*HOW TO COMPLETE THIS TASK*
Set down without change every line from the line that contains "Girl Waits With" through the end of the listing, and only those lines. No pictures.

*SUPPLIED RECORDS*
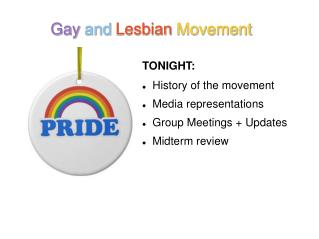 TONIGHT:  History of the movement Media representations Group Meetings + Updates Midterm review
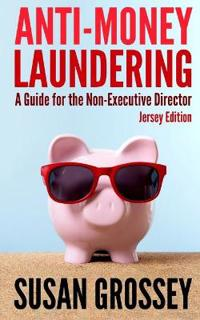 Anti-Money Laundering: A Guide for the Non-Executive Director (Jersey Edition): Everything Any Director or Partner of a Jersey Firm Covered b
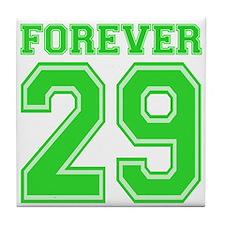 Forever 29 Tile Coaster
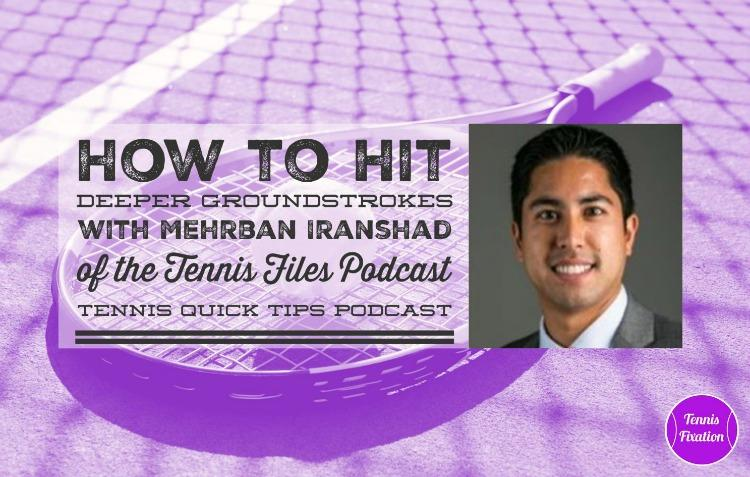 How to Hit Deeper Groundstrokes - Tennis Quick Tips Podcast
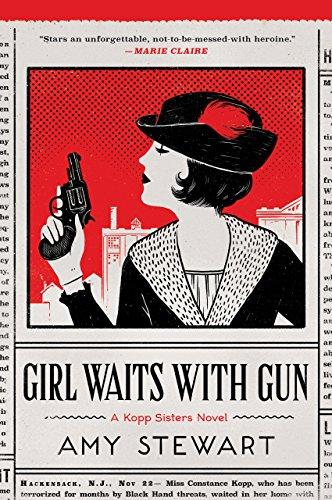 Girl Waits With Gun A Kopp Sisters Novel Book 1 Kindle Edition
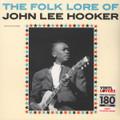John Lee Hooker-The Folk Lore Of John Lee Hooker-1960 Chicago Blues-NEW LP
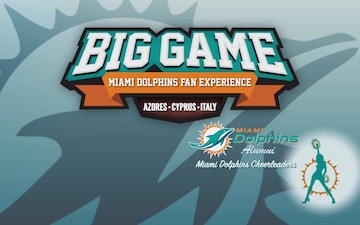 Big Game Miami Dolphins Fan Experience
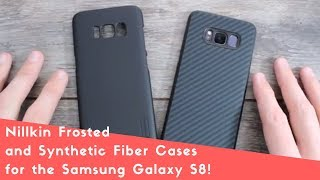 Nillkin Frosted (Ultra Slim) and Synthetic Fiber Cases for the Samsung Galaxy S8!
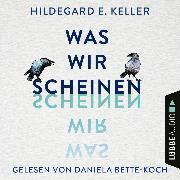 Cover-Bild zu Was wir scheinen (Ungekürzt) (Audio Download) von Keller, Hildegard E.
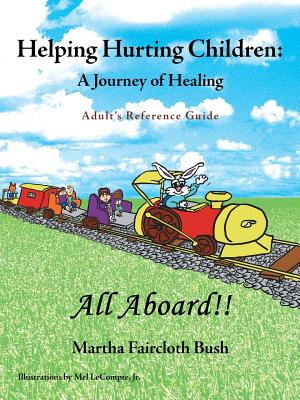 Helping Hurting Children: A Journey of Healing: Adult's Reference Guide - Bush, Martha Faircloth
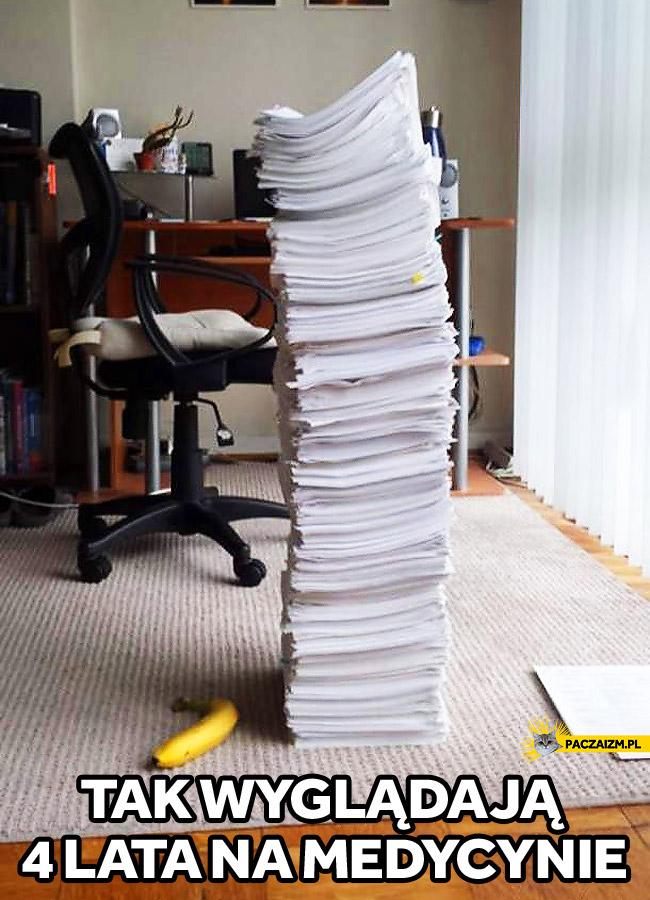 4 lata na medycynie sterta papierów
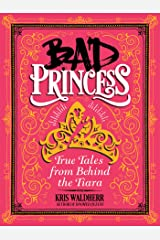 Bad Princess: True Tales from Behind the Tiara Kindle Edition
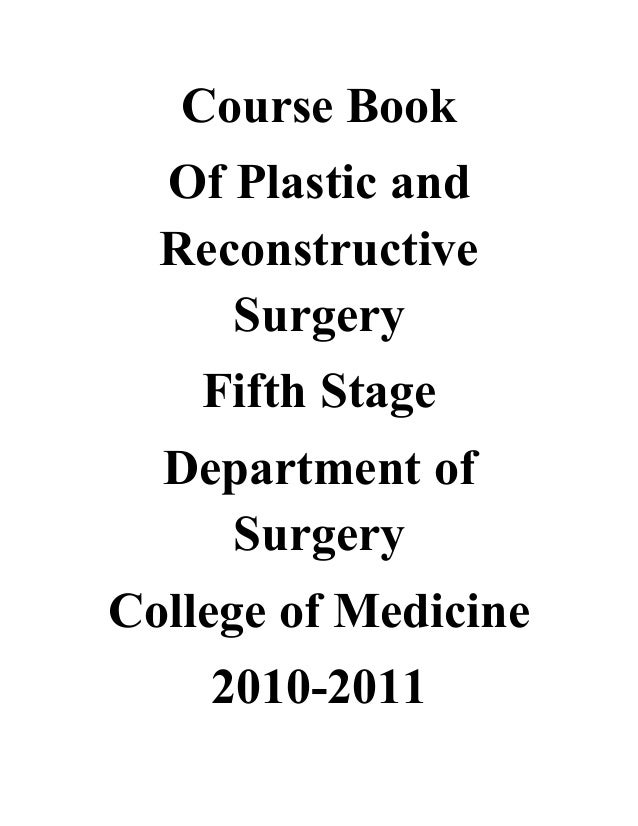 Course Book Of Plastic and Reconstructive Surgery Fifth Stage Department of Surgery College of Medicine 2010-2011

*SOLUTION FOR THIS PROBLEM*
 Girl Waits With Gun A Kopp Sisters Novel Book 1 Kindle Edition
John Lee Hooker-The Folk Lore Of John Lee Hooker-1960 Chicago Blues-NEW LP
 Big Game Miami Dolphins Fan Experience
 Nillkin Frosted (Ultra Slim) and Synthetic Fiber Cases for the Samsung Galaxy S8!
 Cover-Bild zu Was wir scheinen (Ungekürzt) (Audio Download) von Keller, Hildegard E.
 Helping Hurting Children: A Journey of Healing: Adult's Reference Guide - Bush, Martha Faircloth
 4 lata na medycynie sterta papierów
 Bad Princess: True Tales from Behind the Tiara Kindle Edition
 Course Book Of Plastic and Reconstructive Surgery Fifth Stage Department of Surgery College of Medicine 2010-2011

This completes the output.